* Brief a: Format the listing from the line containing "Is [309,215] closer" through the end of the listing as a JSON list of strings, one string per line, with blank lines omitted. Leave the pictures out of the answer.

* Text to read:
A. Origins of the Honour Defence

 

It is often thought that laws reflect and embody society beliefs and ideals. According to this argument, the law should provide for a legal defence, on the basis of honour, because it reflects how society values honour and responses to dishonour. However, historically, “honour” in contemporary penal codes was a result of the imposition, or influence, of the penal codes of previous colonial powers. This is true of many countries across the Middle East, North Africa and South Asia, including Article 398 of the Afghan Penal Code.

 

For example, the antecedents of many penal codes allowing for the mitigation of murder, such as Article 398 of the Afghan Penal Code, can be traced back to Article 188 of the Ottoman Penal Code of 1858 which was inspired by Article 324 of the French Penal Code of 1810:

 

Article 324 French Penal Code 1810

 

“He who catches his spouse, his female ascendant, female descendant or his sister in the act (en flagrant délit) of adultery or illegitimate sexual relations with a third party  and commits unpremeditated homicide or wounding against the person of one or the  other of them may be exempted from liability.*

 

He who commits murder or wounding may be liable to a lesser penalty [in view of extenuating circumstances] if he has surprised his spouse, female ascendant or descendant or sister with a third person in a suspicious situation.”**

 

Article 188 Ottoman Penal Code 1858

 

“He who has seen his wife or any of his female mahrams* with another in a state of disgraceful adultery and has beaten, injured, or killed one or both of them will be exempted [from liability] (ma`fu).

* Brief b: Reproduce the passage on the honor defense in penal codes verbatim, from "It is often" to "the Afghan Penal Code.".

* The records:
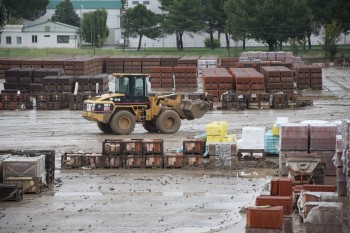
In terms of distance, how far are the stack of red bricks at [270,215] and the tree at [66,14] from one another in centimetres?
11505

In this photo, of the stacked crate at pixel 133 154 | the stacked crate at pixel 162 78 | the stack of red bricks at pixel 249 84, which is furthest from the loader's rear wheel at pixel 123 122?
the stacked crate at pixel 162 78

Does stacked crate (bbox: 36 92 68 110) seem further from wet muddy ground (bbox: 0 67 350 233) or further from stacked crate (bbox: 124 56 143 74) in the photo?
stacked crate (bbox: 124 56 143 74)

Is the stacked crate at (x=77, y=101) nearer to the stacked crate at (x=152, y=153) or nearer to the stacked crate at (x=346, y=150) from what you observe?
the stacked crate at (x=152, y=153)

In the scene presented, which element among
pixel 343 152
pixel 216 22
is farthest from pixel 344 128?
pixel 216 22

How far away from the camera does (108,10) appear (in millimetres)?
145125

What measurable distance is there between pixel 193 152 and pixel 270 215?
34.8 feet

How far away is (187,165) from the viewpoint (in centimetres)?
3123

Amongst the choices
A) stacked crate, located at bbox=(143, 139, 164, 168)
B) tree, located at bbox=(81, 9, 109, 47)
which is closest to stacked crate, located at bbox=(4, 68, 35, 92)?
stacked crate, located at bbox=(143, 139, 164, 168)

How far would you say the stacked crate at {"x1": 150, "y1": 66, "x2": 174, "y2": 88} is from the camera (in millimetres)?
65438

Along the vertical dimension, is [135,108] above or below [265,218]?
above

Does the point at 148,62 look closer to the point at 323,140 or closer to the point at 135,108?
the point at 135,108

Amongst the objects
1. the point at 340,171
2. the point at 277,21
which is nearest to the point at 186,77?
the point at 277,21

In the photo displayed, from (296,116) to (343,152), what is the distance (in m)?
20.0

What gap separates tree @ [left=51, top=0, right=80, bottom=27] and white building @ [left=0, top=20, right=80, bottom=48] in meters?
18.3
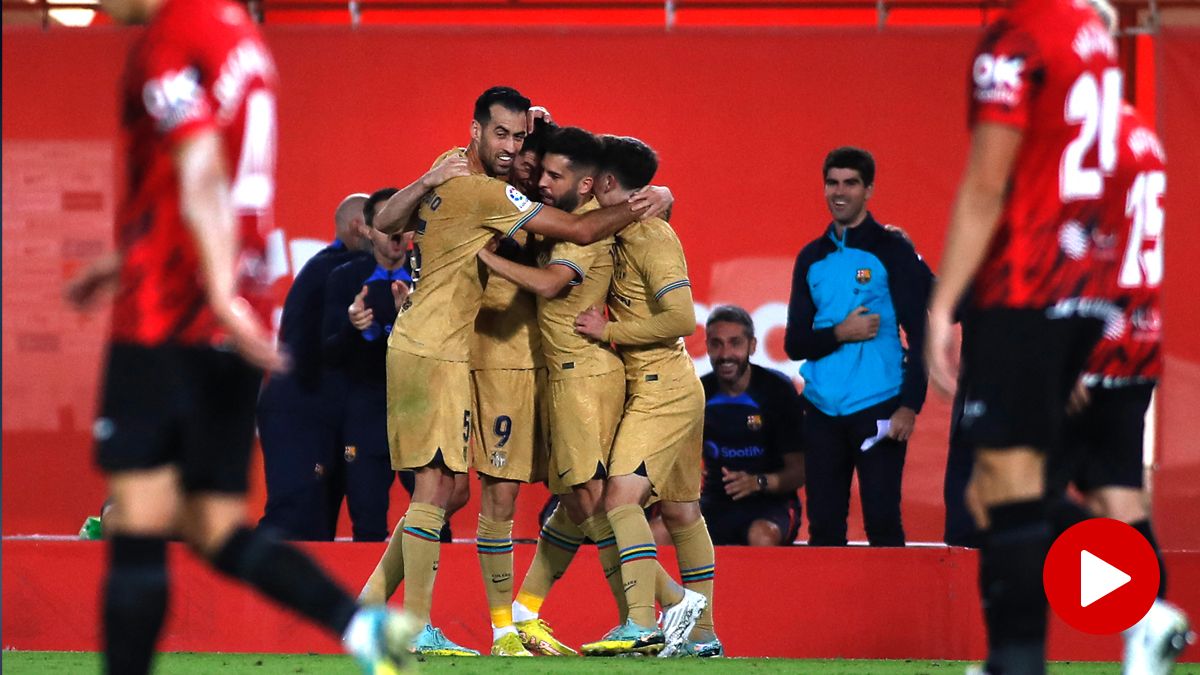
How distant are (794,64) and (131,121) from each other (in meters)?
5.79

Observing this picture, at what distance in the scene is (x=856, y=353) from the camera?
7113 millimetres

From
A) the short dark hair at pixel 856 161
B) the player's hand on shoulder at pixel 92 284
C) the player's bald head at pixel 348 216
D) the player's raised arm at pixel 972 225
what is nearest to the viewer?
the player's raised arm at pixel 972 225

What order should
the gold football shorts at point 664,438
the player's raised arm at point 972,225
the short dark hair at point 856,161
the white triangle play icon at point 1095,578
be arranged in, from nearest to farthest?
the player's raised arm at point 972,225 < the white triangle play icon at point 1095,578 < the gold football shorts at point 664,438 < the short dark hair at point 856,161

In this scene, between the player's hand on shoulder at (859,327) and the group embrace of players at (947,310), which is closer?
the group embrace of players at (947,310)

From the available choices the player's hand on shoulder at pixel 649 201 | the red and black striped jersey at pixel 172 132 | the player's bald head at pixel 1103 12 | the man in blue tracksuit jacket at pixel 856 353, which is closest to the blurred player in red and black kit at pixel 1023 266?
the player's bald head at pixel 1103 12

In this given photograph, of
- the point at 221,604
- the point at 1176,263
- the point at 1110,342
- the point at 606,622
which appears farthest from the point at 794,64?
the point at 1110,342

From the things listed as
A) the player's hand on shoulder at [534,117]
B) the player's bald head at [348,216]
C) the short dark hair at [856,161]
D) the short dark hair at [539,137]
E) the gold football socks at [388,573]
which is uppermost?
the player's hand on shoulder at [534,117]

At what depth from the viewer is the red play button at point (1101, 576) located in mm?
4336

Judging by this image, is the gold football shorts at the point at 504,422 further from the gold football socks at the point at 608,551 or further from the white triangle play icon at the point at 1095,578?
the white triangle play icon at the point at 1095,578

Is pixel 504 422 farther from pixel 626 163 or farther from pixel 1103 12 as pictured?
pixel 1103 12

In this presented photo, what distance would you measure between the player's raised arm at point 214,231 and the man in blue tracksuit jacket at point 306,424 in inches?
171

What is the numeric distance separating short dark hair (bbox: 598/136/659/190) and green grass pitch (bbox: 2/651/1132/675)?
186cm

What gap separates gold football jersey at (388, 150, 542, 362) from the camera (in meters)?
6.21

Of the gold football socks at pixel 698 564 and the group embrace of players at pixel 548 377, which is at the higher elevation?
the group embrace of players at pixel 548 377
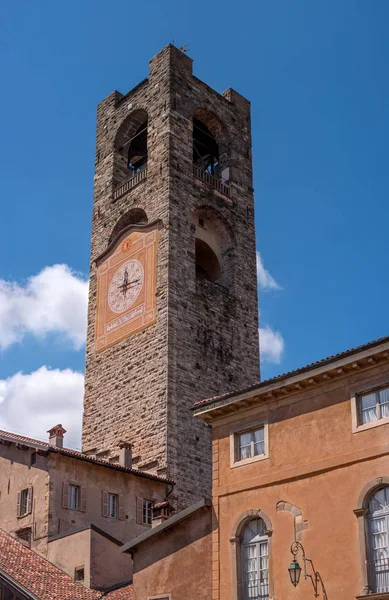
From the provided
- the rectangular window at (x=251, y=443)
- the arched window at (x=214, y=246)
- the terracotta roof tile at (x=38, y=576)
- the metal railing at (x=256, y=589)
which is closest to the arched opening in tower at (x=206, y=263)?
the arched window at (x=214, y=246)

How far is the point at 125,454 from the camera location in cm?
2975

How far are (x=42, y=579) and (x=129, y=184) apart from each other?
18430 millimetres

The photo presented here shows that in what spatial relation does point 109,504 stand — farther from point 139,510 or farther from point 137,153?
point 137,153

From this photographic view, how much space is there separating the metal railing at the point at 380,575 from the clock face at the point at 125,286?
63.5ft

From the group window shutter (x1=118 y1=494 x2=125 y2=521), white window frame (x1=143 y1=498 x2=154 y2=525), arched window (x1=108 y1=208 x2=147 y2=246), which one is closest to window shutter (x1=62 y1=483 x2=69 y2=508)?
window shutter (x1=118 y1=494 x2=125 y2=521)

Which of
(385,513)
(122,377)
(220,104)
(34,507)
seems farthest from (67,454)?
(220,104)

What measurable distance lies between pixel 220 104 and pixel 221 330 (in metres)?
11.5

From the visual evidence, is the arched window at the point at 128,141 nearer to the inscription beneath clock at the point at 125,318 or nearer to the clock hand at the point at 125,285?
the clock hand at the point at 125,285

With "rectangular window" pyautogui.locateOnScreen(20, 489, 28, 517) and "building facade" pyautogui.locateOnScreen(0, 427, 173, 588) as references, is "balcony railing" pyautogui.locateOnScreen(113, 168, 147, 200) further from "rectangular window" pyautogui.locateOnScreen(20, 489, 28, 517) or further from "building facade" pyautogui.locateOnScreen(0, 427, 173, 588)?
"rectangular window" pyautogui.locateOnScreen(20, 489, 28, 517)

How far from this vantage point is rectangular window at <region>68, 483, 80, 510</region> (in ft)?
85.6

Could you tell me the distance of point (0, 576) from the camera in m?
22.5

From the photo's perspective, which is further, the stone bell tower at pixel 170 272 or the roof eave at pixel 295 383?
the stone bell tower at pixel 170 272

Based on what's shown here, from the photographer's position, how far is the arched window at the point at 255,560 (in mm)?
17781

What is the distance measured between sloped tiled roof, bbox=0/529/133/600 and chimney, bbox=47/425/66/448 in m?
3.57
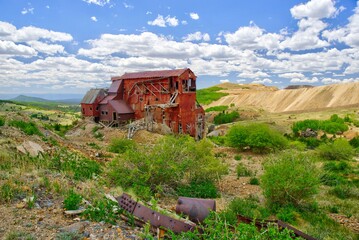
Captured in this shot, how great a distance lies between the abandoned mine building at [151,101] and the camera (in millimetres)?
29734

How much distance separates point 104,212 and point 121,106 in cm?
2760

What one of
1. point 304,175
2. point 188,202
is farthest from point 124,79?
point 188,202

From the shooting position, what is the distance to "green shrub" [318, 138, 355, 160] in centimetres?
2223

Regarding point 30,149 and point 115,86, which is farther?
point 115,86

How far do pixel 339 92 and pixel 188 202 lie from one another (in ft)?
190

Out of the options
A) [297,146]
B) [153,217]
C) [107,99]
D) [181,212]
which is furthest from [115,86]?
[153,217]

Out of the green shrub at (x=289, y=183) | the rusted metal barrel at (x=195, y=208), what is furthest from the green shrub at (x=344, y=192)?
the rusted metal barrel at (x=195, y=208)

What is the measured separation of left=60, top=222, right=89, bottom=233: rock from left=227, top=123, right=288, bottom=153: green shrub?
731 inches

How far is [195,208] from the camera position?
20.1 feet

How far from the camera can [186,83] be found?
1200 inches

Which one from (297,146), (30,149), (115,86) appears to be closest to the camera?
(30,149)

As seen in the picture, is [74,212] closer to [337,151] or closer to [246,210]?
[246,210]

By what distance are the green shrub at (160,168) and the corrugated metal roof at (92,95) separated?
24337 millimetres

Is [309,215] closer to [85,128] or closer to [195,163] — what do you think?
[195,163]
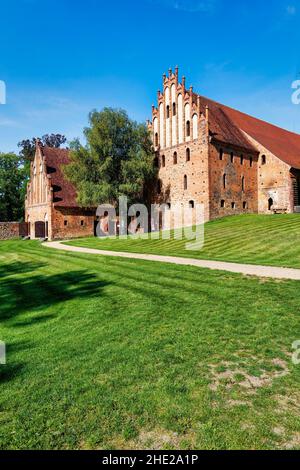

* Solution a:
[
  "Is [309,215] closer to [85,128] or closer to [195,163] — what do you think?",
  "[195,163]"
]

* Solution b:
It is often thought that laws reflect and embody society beliefs and ideals. According to this argument, the law should provide for a legal defence, on the basis of honour, because it reflects how society values honour and responses to dishonour. However, historically, “honour” in contemporary penal codes was a result of the imposition, or influence, of the penal codes of previous colonial powers. This is true of many countries across the Middle East, North Africa and South Asia, including Article 398 of the Afghan Penal Code.